According to the ICE investigation, Harry Maysonet, Angel Jimenez and Carlos Velez De Jesus, enriched themselves with monies illegally obtained from the Pentagon Federal Credit Union (PFCU) by submitting fraudulent automobile and personal loans in the name of third parties, some whom were deceased at the time of the application.
The March 10 indictment alleges that Maysonet would check the obituaries published in different newspapers of general circulation in Puerto Rico and submit loan applications using the names of the deceased. Other victims visited the car dealership but would later decide not to purchase a vehicle and were unaware that loan applications were submitted on their behalf, without their authorization.
The defendants obtained approximately $500,000 through the loan applications on behalf of deceased individuals and potential buyers.
Maysonet was the owner of Harry Maysonet Auto Sales and Harry Entertainment Group, an organization dedicated to event planning.
Jiménez was an employee of the Puerto Rico Treasury Department and his duties included the preparation of reimbursement checks for taxpayers.

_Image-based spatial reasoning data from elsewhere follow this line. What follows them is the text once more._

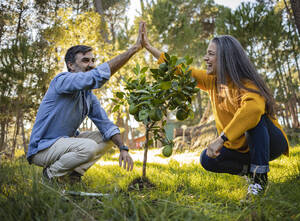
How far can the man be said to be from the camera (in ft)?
5.86

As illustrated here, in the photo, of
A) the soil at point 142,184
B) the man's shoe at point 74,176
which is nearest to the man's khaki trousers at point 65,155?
the man's shoe at point 74,176

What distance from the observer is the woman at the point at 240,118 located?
1541 millimetres

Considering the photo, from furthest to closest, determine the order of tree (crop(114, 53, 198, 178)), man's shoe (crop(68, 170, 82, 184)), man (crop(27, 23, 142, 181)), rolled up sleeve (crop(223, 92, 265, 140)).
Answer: man's shoe (crop(68, 170, 82, 184)) → man (crop(27, 23, 142, 181)) → tree (crop(114, 53, 198, 178)) → rolled up sleeve (crop(223, 92, 265, 140))

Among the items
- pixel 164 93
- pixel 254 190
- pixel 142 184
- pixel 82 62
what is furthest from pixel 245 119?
pixel 82 62

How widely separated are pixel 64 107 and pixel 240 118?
1.51 metres

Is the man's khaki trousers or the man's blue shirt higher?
the man's blue shirt

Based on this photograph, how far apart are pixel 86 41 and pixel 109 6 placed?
6.55 metres

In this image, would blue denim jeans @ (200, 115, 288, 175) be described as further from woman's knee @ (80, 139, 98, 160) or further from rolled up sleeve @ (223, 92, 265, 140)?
woman's knee @ (80, 139, 98, 160)

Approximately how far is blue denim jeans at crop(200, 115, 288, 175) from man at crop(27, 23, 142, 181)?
0.79 meters

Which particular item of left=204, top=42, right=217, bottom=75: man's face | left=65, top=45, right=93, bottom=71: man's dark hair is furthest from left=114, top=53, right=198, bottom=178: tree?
left=65, top=45, right=93, bottom=71: man's dark hair

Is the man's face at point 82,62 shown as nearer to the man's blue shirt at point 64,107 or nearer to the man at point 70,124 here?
the man at point 70,124

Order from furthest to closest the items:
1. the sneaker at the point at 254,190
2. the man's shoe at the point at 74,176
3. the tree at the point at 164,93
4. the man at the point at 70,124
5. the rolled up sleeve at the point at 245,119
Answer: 1. the man's shoe at the point at 74,176
2. the man at the point at 70,124
3. the tree at the point at 164,93
4. the rolled up sleeve at the point at 245,119
5. the sneaker at the point at 254,190

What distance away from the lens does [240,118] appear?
1527mm

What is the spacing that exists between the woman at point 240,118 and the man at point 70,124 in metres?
0.76
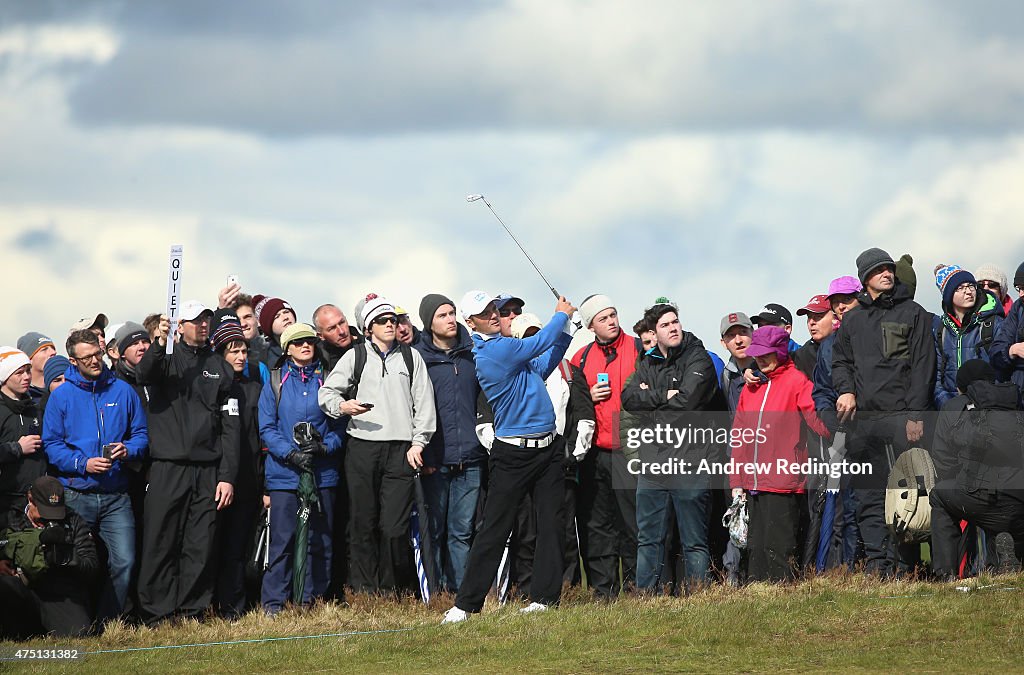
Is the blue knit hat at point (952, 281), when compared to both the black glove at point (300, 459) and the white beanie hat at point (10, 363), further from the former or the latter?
the white beanie hat at point (10, 363)

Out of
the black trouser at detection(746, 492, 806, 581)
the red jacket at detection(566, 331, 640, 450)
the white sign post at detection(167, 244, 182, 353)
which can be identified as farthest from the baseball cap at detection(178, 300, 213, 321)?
the black trouser at detection(746, 492, 806, 581)

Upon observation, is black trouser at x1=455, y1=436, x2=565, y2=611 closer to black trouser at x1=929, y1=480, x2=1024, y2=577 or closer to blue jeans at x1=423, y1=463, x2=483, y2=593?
blue jeans at x1=423, y1=463, x2=483, y2=593

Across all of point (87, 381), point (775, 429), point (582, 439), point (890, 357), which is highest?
point (890, 357)

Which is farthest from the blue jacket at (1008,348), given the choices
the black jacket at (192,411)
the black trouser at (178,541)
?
the black trouser at (178,541)

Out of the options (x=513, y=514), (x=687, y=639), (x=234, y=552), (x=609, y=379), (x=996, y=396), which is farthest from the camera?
(x=609, y=379)

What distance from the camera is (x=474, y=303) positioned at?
12.2 metres

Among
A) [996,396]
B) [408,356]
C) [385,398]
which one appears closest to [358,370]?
[385,398]

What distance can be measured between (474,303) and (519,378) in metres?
1.37

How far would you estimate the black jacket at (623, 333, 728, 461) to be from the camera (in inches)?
477

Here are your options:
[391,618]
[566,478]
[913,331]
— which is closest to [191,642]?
[391,618]

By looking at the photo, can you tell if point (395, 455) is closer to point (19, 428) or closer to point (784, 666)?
point (19, 428)

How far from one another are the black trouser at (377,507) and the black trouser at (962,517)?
4.52m

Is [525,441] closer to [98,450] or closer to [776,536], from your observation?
[776,536]

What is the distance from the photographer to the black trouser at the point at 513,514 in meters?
11.0
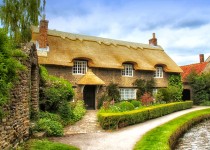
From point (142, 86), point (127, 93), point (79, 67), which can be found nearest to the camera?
point (79, 67)

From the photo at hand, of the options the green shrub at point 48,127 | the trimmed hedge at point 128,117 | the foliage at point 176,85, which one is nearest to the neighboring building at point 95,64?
the foliage at point 176,85

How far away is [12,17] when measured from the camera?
20844 mm

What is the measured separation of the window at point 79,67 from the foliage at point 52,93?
23.1ft

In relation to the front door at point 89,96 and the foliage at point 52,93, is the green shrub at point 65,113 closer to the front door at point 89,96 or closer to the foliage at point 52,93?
the foliage at point 52,93

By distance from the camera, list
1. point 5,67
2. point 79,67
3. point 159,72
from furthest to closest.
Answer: point 159,72 → point 79,67 → point 5,67

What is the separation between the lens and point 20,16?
834 inches

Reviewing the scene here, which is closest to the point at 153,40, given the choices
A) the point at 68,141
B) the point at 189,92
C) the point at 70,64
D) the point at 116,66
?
the point at 189,92

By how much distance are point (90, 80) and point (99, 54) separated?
428 cm

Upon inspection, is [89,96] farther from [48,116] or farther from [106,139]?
[106,139]

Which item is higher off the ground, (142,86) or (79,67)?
(79,67)

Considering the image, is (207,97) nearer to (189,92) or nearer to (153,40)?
(189,92)

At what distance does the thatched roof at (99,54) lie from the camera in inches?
893

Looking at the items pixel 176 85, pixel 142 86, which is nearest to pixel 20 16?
pixel 142 86

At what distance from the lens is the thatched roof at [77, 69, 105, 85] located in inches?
869
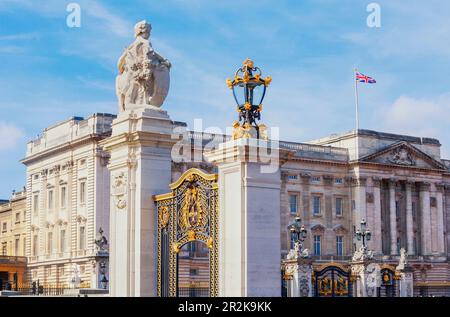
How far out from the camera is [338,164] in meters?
91.2

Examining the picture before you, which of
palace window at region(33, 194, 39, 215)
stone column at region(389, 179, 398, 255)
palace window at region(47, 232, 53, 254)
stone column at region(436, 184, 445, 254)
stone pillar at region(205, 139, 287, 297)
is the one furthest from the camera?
stone column at region(436, 184, 445, 254)

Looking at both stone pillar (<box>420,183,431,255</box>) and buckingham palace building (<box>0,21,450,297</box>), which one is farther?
stone pillar (<box>420,183,431,255</box>)

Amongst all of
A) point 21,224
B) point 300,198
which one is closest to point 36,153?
point 21,224

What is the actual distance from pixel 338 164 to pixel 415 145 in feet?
36.5

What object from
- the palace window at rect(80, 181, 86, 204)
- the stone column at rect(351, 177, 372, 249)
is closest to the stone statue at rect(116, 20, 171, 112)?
the palace window at rect(80, 181, 86, 204)

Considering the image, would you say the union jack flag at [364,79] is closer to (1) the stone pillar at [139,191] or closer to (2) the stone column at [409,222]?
(2) the stone column at [409,222]

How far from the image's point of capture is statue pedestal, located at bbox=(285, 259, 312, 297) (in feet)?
86.3

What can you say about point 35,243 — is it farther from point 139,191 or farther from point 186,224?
point 186,224

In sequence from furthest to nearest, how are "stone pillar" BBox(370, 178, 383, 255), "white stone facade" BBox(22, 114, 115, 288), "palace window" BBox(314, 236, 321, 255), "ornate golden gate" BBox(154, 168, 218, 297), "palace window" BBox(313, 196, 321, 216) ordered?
"stone pillar" BBox(370, 178, 383, 255) → "palace window" BBox(313, 196, 321, 216) → "palace window" BBox(314, 236, 321, 255) → "white stone facade" BBox(22, 114, 115, 288) → "ornate golden gate" BBox(154, 168, 218, 297)

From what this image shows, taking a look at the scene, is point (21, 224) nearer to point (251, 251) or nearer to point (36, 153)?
point (36, 153)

He had access to the tax payer computerized database which contained confidential biographic identifying information, such as social security numbers, for all taxpayers in Puerto Rico.
ICE special agents executed a search warrant at the residence of Carlos Vélez De Jesús, an accountant who prepared tax returns used as part of Maysonet’s scheme.
Agents found multiple articles used to produce false tax returns and W-2 certifications that were used to request loans on behalf of individuals who were either deceased or had not given authorization for said applications.
“Bank fraud victimizes innocent people and, as this case demonstrates, is often a gateway to further criminal activity,” said Roberto Escobar Vargas, acting special agent in charge of ICE’s Office of Investigations in Puerto Rico. “ICE will continue to use its unique investigative authority to uncover illegal financial transactions in an effort to stop this type of fraudulent activity.”
This case is being prosecuted by Assistant United States Attorney Ernesto López Soltero, acting chief of the white collar crime division.
If convicted, the defendants face up to 30 years in prison and fines up to $1,000,000.00.
All defendants are presumed innocent until proven guilty in a court of law.